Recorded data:

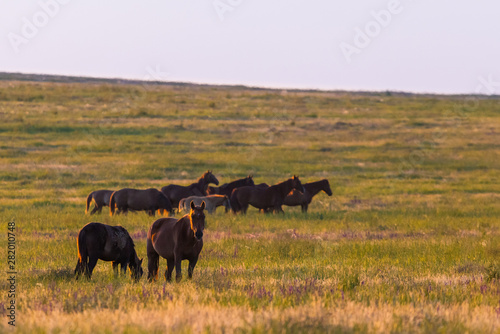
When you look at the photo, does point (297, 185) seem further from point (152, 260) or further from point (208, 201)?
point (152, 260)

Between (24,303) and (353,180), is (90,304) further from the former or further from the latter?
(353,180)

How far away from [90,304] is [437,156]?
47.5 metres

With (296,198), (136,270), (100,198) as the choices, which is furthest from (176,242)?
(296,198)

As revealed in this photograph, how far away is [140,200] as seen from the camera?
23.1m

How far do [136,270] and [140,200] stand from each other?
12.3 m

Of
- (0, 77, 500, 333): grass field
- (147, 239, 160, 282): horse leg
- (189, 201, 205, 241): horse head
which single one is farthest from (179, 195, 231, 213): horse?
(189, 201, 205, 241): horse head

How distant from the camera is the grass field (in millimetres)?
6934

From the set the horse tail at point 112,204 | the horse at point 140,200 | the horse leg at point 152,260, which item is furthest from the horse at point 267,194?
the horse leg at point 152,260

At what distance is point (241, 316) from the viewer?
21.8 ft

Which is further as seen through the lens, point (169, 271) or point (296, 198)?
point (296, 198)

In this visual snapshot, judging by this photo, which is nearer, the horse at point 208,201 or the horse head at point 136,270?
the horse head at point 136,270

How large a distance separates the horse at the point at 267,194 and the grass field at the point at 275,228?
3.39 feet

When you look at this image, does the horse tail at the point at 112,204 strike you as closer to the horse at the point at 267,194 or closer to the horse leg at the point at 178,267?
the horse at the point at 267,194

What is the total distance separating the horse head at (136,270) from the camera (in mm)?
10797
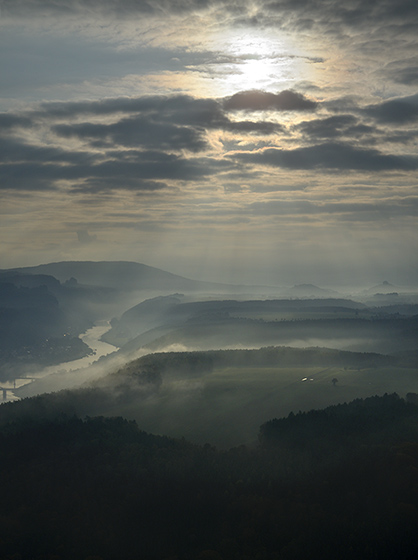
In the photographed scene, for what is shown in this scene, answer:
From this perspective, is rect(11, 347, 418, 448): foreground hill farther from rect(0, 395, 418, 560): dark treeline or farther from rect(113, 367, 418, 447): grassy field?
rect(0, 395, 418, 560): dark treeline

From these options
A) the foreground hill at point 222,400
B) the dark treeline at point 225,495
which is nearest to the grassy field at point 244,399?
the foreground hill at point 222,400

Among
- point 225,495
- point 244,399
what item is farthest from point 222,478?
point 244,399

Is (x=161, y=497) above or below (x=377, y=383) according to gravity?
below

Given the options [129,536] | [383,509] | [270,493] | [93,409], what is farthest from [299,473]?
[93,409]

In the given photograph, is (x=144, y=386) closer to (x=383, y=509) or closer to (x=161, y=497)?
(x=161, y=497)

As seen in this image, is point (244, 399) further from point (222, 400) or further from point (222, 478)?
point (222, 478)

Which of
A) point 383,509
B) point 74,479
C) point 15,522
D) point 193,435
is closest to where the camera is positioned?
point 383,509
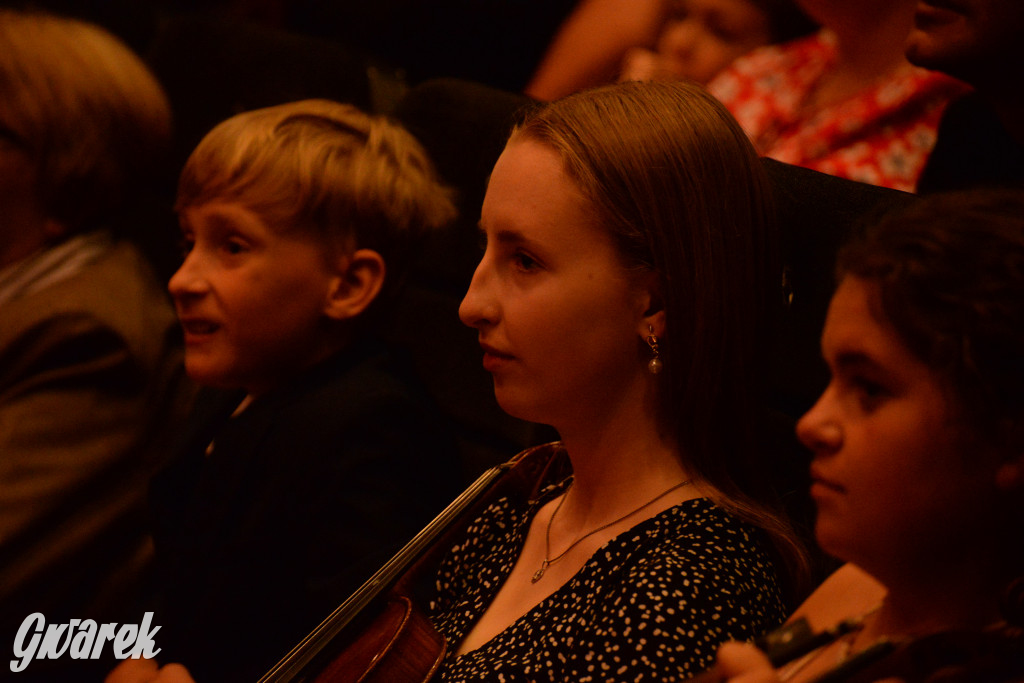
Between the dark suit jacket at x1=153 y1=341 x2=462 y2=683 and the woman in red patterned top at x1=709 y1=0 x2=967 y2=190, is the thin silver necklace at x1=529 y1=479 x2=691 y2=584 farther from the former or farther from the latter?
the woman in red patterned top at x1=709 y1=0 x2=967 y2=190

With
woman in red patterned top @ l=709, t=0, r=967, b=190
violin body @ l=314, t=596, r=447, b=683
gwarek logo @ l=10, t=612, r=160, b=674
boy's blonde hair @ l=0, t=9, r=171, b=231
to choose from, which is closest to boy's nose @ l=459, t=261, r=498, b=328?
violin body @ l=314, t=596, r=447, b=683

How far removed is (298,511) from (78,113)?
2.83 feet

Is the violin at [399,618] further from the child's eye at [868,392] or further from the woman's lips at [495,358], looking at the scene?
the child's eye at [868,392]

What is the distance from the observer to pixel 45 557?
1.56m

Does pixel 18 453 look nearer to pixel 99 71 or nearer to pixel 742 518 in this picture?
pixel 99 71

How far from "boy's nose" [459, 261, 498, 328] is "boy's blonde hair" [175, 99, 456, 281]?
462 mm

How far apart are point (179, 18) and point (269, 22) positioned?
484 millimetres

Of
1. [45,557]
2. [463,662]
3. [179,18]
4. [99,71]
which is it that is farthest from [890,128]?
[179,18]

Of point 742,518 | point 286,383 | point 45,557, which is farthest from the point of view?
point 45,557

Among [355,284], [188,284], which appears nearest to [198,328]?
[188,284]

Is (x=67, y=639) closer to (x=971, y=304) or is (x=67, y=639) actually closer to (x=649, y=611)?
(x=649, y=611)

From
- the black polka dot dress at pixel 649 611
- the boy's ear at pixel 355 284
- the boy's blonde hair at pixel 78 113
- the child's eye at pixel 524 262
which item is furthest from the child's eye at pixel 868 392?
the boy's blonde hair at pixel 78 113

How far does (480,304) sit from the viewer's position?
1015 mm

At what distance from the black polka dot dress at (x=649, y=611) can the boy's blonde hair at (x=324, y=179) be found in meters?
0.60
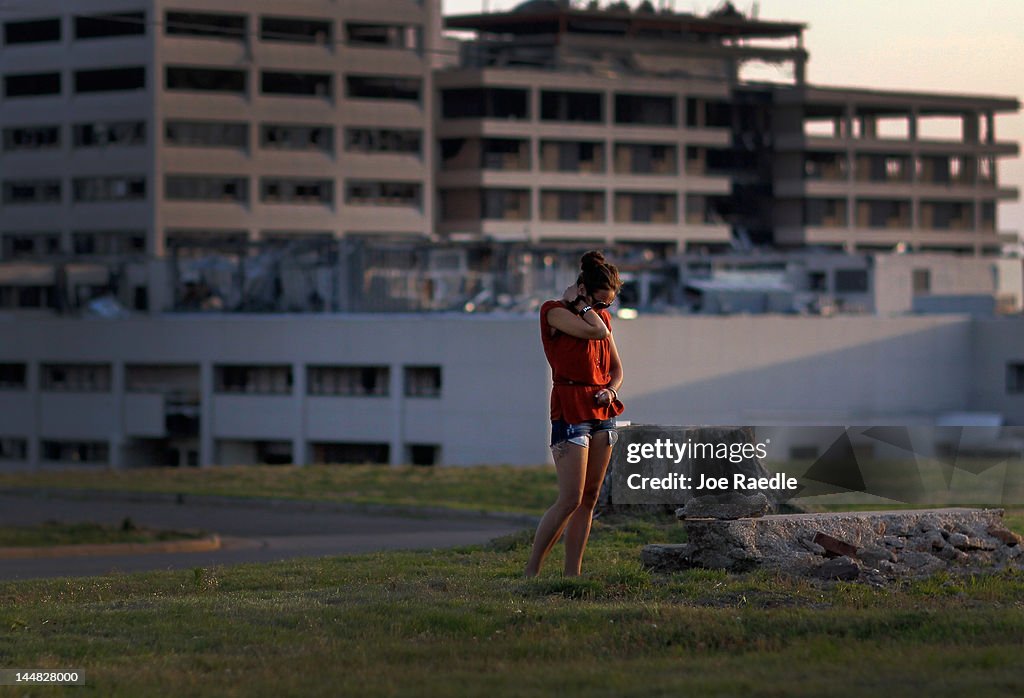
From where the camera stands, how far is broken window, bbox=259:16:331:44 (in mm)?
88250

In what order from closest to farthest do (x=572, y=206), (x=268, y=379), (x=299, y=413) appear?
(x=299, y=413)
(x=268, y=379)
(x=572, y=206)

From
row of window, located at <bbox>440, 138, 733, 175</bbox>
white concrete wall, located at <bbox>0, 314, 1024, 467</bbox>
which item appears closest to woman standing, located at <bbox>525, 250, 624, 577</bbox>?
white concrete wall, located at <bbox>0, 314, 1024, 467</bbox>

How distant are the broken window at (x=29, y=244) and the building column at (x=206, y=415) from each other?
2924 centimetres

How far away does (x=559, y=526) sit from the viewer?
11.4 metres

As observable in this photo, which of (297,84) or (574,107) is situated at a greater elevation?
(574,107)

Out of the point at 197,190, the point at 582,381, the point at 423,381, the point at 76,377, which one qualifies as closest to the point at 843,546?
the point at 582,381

- _EXERCISE DESCRIPTION_
Set down, unchanged, the line that contains "How distant are" together with every later line in the records, through the last one.

- _THE RESPONSE_
How distant are the broken window at (x=29, y=244) and the building column at (x=206, y=415) from each other?
2924 centimetres

How far away does (x=559, y=526) sit from the viewer?
11.4 metres

As observable in this photo, which of (297,84) or (574,107) is situated at a greater elevation?
(574,107)

Out of the point at 197,190, the point at 582,381, the point at 423,381, the point at 76,377, which one qualifies as closest to the point at 843,546?
the point at 582,381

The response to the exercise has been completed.